Some of the photographs in question were originally published by a French publication called Closer. However, Signorini indicated that Chi printed some more “intimate” shots that even Closer refrained from publishing.
“Nothing over the top. Kate comes out of it as a modern princess doing what not even [Princess] Diana dared to do,” he noted.
Chi is owned by the Mondadori group, which is controlled by the family of former Italian Prime Minister Silvio Berlusconi. Closer is also owned by Mondadori.
Signorini also criticized the British royal family for taking legal action against Closer.
“Legal action? What for? Lèse-majesté?” he said.
“The photos weren’t sneaked in the royal residence. They were taken from the road the terrace overlooks, from where any passerby could have seen what was going on. And since Kate Middleton is not exactly Alice in Wonderland, she should have been expecting it.
"I don’t understand why there wasn’t more of a fuss when photos of Prince Harry in the nude were published," Signorini added. "Why should Kate’s breasts be treated any differently from Harry’s [private parts]?”
Berlusconi’s daughter Marina has also defended the published photos.
“What was my father supposed to do? Ride roughshod over Mondadori’s editorial freedom out of respect for the Duchess’ privacy while simultaneously serving his own interests as a politician?” she told the Repubblica newspaper.

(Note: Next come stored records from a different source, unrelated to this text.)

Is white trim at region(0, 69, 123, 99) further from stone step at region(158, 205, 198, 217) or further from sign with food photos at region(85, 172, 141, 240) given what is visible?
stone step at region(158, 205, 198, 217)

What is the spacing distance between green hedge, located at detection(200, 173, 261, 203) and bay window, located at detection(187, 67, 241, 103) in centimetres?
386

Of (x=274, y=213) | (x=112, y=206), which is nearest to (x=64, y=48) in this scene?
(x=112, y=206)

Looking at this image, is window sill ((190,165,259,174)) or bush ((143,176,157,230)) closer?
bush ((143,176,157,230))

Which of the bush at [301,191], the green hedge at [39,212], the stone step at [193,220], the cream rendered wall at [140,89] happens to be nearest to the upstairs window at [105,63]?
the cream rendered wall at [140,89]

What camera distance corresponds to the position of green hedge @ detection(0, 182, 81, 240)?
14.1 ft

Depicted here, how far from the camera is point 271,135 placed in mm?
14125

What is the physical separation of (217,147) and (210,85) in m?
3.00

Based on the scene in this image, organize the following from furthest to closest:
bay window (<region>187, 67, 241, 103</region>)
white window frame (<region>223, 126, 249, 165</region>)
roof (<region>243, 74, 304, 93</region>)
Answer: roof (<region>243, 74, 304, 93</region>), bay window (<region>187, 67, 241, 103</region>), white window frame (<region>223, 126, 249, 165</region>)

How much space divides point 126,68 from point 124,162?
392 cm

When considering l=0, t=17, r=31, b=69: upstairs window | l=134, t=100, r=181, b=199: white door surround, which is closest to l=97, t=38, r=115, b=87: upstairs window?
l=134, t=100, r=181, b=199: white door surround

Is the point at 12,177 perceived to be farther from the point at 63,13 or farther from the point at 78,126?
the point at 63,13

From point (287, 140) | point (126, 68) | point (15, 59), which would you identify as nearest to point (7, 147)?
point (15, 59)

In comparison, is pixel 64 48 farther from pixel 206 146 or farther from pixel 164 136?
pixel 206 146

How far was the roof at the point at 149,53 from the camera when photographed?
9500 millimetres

“Mondadori was just doing its job. My father concerns himself with politics and has other things to think about apart from a photo feature.”

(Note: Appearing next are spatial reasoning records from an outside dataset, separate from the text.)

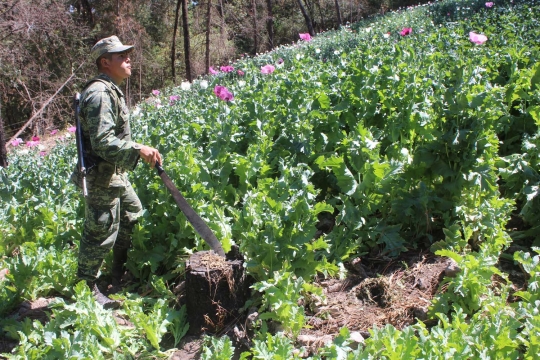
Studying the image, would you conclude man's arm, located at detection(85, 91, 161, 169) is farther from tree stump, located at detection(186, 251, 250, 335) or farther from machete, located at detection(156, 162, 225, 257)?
tree stump, located at detection(186, 251, 250, 335)

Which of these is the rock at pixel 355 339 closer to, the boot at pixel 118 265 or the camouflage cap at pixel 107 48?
the boot at pixel 118 265

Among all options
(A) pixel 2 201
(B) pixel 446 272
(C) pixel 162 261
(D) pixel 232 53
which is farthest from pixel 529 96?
(D) pixel 232 53

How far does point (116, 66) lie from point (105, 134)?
549 millimetres

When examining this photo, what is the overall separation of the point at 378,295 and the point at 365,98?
207 centimetres

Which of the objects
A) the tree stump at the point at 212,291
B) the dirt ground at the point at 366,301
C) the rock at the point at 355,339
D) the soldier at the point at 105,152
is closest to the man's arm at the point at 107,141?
the soldier at the point at 105,152

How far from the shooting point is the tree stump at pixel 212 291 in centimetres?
325

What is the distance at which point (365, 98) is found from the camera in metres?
4.80

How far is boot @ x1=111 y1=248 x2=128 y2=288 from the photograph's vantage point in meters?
4.15

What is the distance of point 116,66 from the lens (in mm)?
3486

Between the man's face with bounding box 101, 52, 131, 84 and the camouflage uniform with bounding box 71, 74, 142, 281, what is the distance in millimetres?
52

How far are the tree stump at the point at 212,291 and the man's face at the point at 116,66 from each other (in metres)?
1.36

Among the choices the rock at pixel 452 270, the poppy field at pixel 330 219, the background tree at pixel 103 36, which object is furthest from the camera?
the background tree at pixel 103 36

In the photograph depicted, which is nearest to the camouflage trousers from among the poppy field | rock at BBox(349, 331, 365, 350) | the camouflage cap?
the poppy field

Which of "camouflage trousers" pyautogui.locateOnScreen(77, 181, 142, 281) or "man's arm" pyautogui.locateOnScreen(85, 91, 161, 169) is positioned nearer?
"man's arm" pyautogui.locateOnScreen(85, 91, 161, 169)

According to the Daily Telegraph newspaper of UK, Signorini also said that the pictures do not violate Italian laws.
"These series of factors -- the public interest, the nonmorbid nature of the photos, the respect of the dignity of the subject and the nonviolation of privacy because they were taken from a public space -- means that the photos are absolutely within the confines of the Italian law," he said.
In addition, Signorini claimed the whole matter amounts to much ado about thing.
"I hoped that Kate could demonstrate an element of modernity, to show an open mind with these photos of a monarchy that is absolutely current. Why should we all imagine that the royals wear a burka or a one-piece swimsuit to sunbathe?” he asked.
"They are human beings like the rest of us, fallible and not perfect. If you see going topless as making a mistake, that makes me laugh -- we are in 2012.”
John Major, the former prime minister of the UK and guardian of prince William, was asked what he would say to Berlusconi about the photographs.
“This is all very distasteful,” he said. “It might not be a good conversation.”